No league does white space like La Liga, with invisible forces tipping the scale of Barcelona and Real Madrid hegemony one way or another. Benitez was not solely to blame for the result. Yes, he was referred to as the stepfather no one wanted, but there was sympathy in the acknowledgement that the side did not play like a Benitez team (he’s a very good organizer of midfielders and defenses at the very least, and their starting three of James Rodriguez, Toni Kroos, and Luka Modric was missing something without the ball). Supporters chanted for Florentino Perez’s resignation. What was left unspoken rang louder. There was the scoreline of the match, then there was Benitez’s impossible situation that his lineup revealed.

The team didn’t play poorly for the next three months. They had scoring flourishes, hitting eight against Malmo in Champions League and 10 against Rayo Vallecano. Going into Benitez’s final match against Valencia, the side had outscored their opponents 19 to five in league matches following El Clasico. He was fired the following Monday. 

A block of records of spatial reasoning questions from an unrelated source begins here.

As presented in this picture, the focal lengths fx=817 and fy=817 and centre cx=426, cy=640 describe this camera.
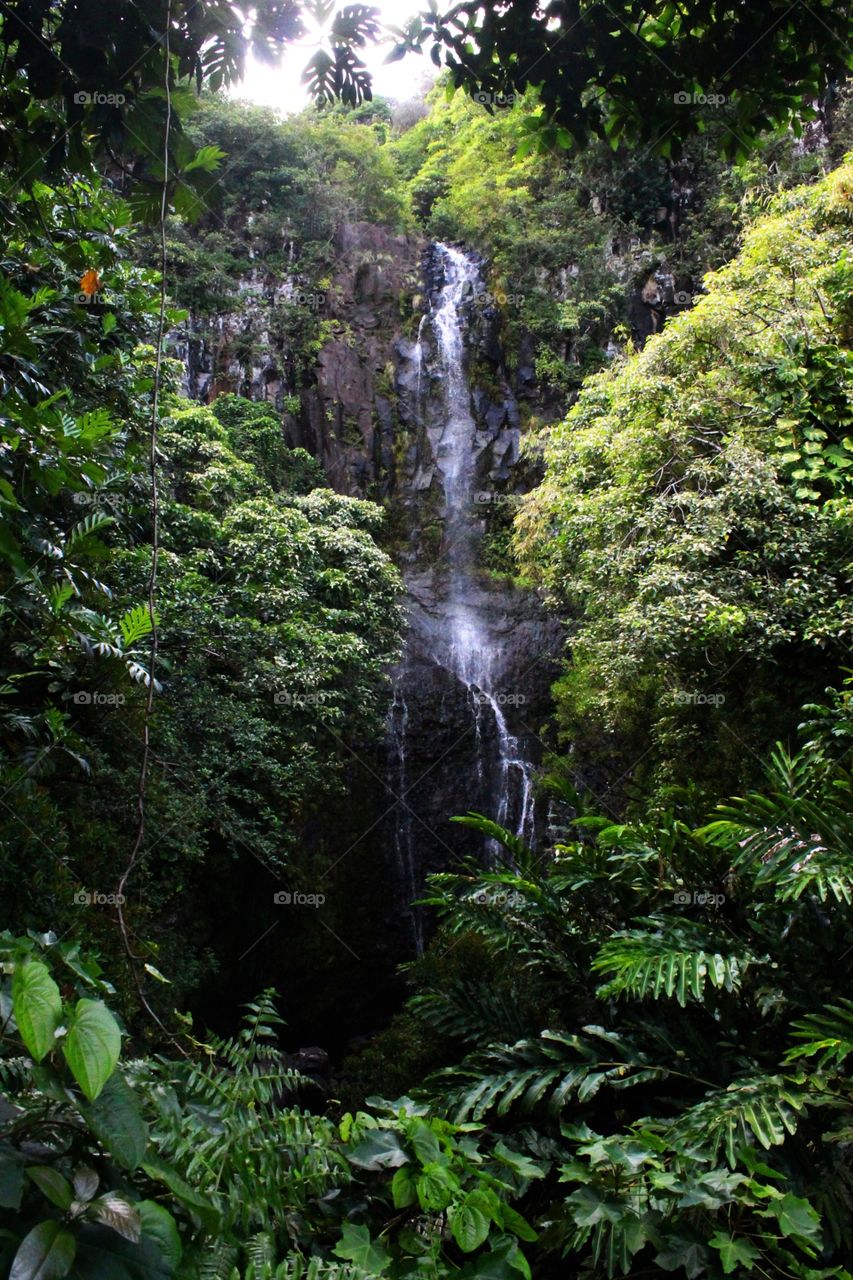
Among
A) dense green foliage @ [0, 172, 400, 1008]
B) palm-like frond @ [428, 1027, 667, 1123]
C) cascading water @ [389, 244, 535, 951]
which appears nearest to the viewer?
palm-like frond @ [428, 1027, 667, 1123]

Benitez’s managerial career began with Real Madrid’s B team in 1993. Over the next 23 seasons, he managed 961 games with 11 clubs in three different countries, winning 12 medals. Never placed in the highest tier of manager, his career is either underappreciated or he’s underwhelmed. There is a hard beauty when his sides are hitting on all cylinders exemplified through his work with metronomes Ruben Baraja and Xabi Alonso (if there was a player that embodied his vision, it’d be something of a combination of Javier Mascherano and Alonso - smart, technical, and tactical). 

There was something about his sides at Valencia and Liverpool. How we view the gulf in talent between the 2005 Liverpool team and their Milan counterparts in the Champions League finals increases every year. Yet Benitez, through some combination of tactics and luck, a midfield of Didi Hamann, Vladimir Smicer and Alonso somehow stifled Andrea Pirlo, Kaka, and Clarence Seedorf and Crespo that night. Likewise, many of those mid-2000s Liverpool Champions League matches are distinguished more by functionality and tension than skill.

I often go back to Michael Cox placing Benitez’s Valencia side as the 11th best team of the 2000’s. It may seem a memory now but Benitez pushed the modern game forward as much as any manager at the time. Four distinct lines in a genuine 4-2-3-1. Playing three versus two in the center of midfield to keep possession. Both the attacking and back four protected by an intelligent duo in Ruben Baraja and David Albelda. The strains of what the game looks like today, or at least looked like, are there. Of course, something that worked in 2001 isn’t expected to be the timeless approach.

There was a theory posited on Twitter that Pep Guardiola’s Juego de Posicion made a reactive approach like one that defined Benitez, obsolete in some form (although the comment was aimed towards Jose Mourinho’s struggles at Chelsea this season). If Guardiola is the constant innovator, then Benitez could have seen as having innovated once, then other managers caught up and surpassed.

It is appropriate that Mourinho and Benitez struggled in the same season, as each manager are strangely linked throughout the years. There was a time in 2005 when it was thought that Mourinho’s Chelsea and Benitez’s Liverpool would shape the Premier League for years to come (the same article foreshadows ten years in advance why Benitez would never work at Real Madrid). Benitez then directly followed Mourinho at Inter and was the caretaker manager of Chelsea before the latest connection at Real Madrid. Mourinho is rumored to take over the likes of Manchester United, while Benitez, well... 

Paco Lloret, Benitez’s biographer, recalled how no one in Spain could believe how good of a manager he became at Liverpool. The biggest challenge for Benitez at the time was going from being a champion in Spain to learning a new language, culture, and style of play. Yet he wanted to show he could be succeed where no Spanish manager had ever done. The challenge this time around is existential - how does one succeed in soccer today with the likes of Barcelona and Bayern Munich setting the pace? His tactics at Valencia that made him successful were in large part reactionary, aimed to close off space without the ball. The idea remains the same 15 years later. But it may be one step too far for Benitez this time around.